Existing multidimensional indexes like the R-tree provide efficient querying for only relatively few dimensions. Time series are typically long which corresponds to extremely high dimensional data in multidimensional indexes. Due to massive overlap of index descriptors, multidimensional indexes degenerate for high dimensions and access the entire data by random I/O. Consequently, the efficiency benefits of indexing are lost. Therefore we develop new index structures for efficient time series retrieval and similarity search. For example, by exploiting inherent properties of time series, the developed TS-tree indexes high-dimensional data in an overlap-free manner. During query processing, powerful pruning via quantized separator and metadata information greatly reduces the number of pages which have to be accessed, resulting in substantial speed-up.

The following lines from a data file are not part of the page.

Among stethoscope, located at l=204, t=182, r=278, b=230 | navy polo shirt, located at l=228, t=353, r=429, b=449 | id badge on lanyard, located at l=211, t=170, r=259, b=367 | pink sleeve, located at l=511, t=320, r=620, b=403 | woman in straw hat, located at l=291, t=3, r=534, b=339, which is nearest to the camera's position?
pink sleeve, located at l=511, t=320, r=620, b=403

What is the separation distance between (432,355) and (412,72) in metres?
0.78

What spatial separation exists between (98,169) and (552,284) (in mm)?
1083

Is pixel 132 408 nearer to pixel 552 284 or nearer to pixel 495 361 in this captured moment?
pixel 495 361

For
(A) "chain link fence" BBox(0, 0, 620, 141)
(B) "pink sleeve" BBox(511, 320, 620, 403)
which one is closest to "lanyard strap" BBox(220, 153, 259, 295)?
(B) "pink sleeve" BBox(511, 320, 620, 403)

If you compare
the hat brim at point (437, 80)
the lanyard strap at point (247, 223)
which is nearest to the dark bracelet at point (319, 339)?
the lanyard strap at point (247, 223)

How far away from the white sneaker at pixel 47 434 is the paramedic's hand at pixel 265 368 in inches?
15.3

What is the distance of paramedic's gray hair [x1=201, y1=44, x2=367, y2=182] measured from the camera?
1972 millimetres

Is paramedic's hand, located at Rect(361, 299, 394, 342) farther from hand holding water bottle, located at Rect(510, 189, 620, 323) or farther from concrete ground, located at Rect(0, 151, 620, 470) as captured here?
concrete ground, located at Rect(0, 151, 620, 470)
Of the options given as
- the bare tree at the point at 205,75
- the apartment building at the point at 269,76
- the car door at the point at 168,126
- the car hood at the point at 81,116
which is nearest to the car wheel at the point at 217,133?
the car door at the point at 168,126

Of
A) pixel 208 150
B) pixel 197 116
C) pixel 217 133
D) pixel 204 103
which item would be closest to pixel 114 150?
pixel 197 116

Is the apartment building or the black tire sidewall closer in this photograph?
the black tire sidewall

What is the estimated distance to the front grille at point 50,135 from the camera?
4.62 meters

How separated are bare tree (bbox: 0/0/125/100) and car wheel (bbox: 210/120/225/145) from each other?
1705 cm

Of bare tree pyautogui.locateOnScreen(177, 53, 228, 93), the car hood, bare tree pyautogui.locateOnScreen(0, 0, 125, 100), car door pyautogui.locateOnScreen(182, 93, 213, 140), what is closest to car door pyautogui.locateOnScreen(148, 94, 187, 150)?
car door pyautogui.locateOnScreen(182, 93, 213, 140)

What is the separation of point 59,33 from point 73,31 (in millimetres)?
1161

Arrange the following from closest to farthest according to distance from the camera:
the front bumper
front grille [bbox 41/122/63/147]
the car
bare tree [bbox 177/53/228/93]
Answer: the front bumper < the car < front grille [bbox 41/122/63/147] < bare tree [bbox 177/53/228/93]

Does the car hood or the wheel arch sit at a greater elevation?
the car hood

Dynamic Time Warping (DTW) is a widely used high quality similarity measure for time series. As DTW is computationally expensive, efficient algorithms for fast DTW computation are crucial. Scalability to long time series, wide DTW bands, and a high number of attributes are still challenging issues. We proposed a novel technique that exploits the inherent properties of multivariate DTW to substantially reduce the number of calculations required to compare a query time series with the time series in a data base in multistep retrieval. The significant efficiency improvements achieved result in substantial performance gains that scale well to long multivariate time series with large DTW bands. Our technique is highly flexible and can be combined with existing indexing structures and DTW filters.